Der Aufstieg der sozialen Medien stellt überkommene Prinzipien zum Schutz der persönlichen Ehre vor einzigartige Herausforderungen. Traditionell schützen die japanischen Regeln zu Ehrverletzungen zwei verschiedene rechtliche Interessen: das soziale Ansehen einer Person (shakai meiyo) und das persönliche Ehrgefühl (meiyo kanjō). Für erstere haben Gerichte eine Reihe von Voraussetzungen und Gegenrechte entwickelt, die hauptsächlich für analoge Medien wie Bücher, Zeitungen, Radio oder Fernsehen gelten. Im Gegensatz zu den Grundsätzen des Common Law und einigen kontinentaleuropäischen Rechtsordnungen ist nach der Rechtsprechung der japanischen Gerichte ein Schadensersatzanspruch wegen Ehrverletzung nicht von vornherein ausgeschlossen, wenn die behauptete Tatsache wahr ist. Entscheidend ist für die Gerichte vielmehr, ob die Äußerung des Beklagten das soziale Ansehen des Klägers beeinträchtigt.
Darüber hinaus basieren die Maßstäbe, die verwendet werden, um festzustellen, ob eine Äußerung ehrverletzend ist, je nach Medium auf der Vorstellung eines gewöhnlichen Zuschauers, Lesers oder Zuhörers.
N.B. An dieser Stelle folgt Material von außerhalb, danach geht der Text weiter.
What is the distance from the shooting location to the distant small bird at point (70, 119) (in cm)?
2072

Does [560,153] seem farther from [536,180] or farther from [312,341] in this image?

Japanische Gerichte haben diesen Standard für soziale Medien angepasst und den Standard des gewöhnlichen Benutzers (ippan etsuran-sha) entwickelt. Die aktuelle Rechtsprechung scheint jedoch nicht zu berücksichtigen, dass der Begriff des gewöhnlichen Nutzers bei Social-Media-Diensten nicht einfach zu definieren ist.
Üblicherweise trifft die deliktische Haftung die Person oder Institution, die ehrverletzende Aussagen gemacht hat. Japanische Gerichte haben in den letzten Jahren jedoch auch Personen für haftbar erklärt, die Informationen nur über Twitter geteilt hatten. Diese Herangehensweise birgt Risiken, da die Gerichte den Kreis möglicher Beklagten erst noch definieren müssen. Im Falle von Persönlichkeiten des öffentlichen Lebens kann das Festhalten an traditionellen Standards des Ehrschutzes und die Annahme einer Haftung von Nutzern, die Informationen lediglich geteilt haben, die öffentliche Kontrolle von Amtsträgern einschränken.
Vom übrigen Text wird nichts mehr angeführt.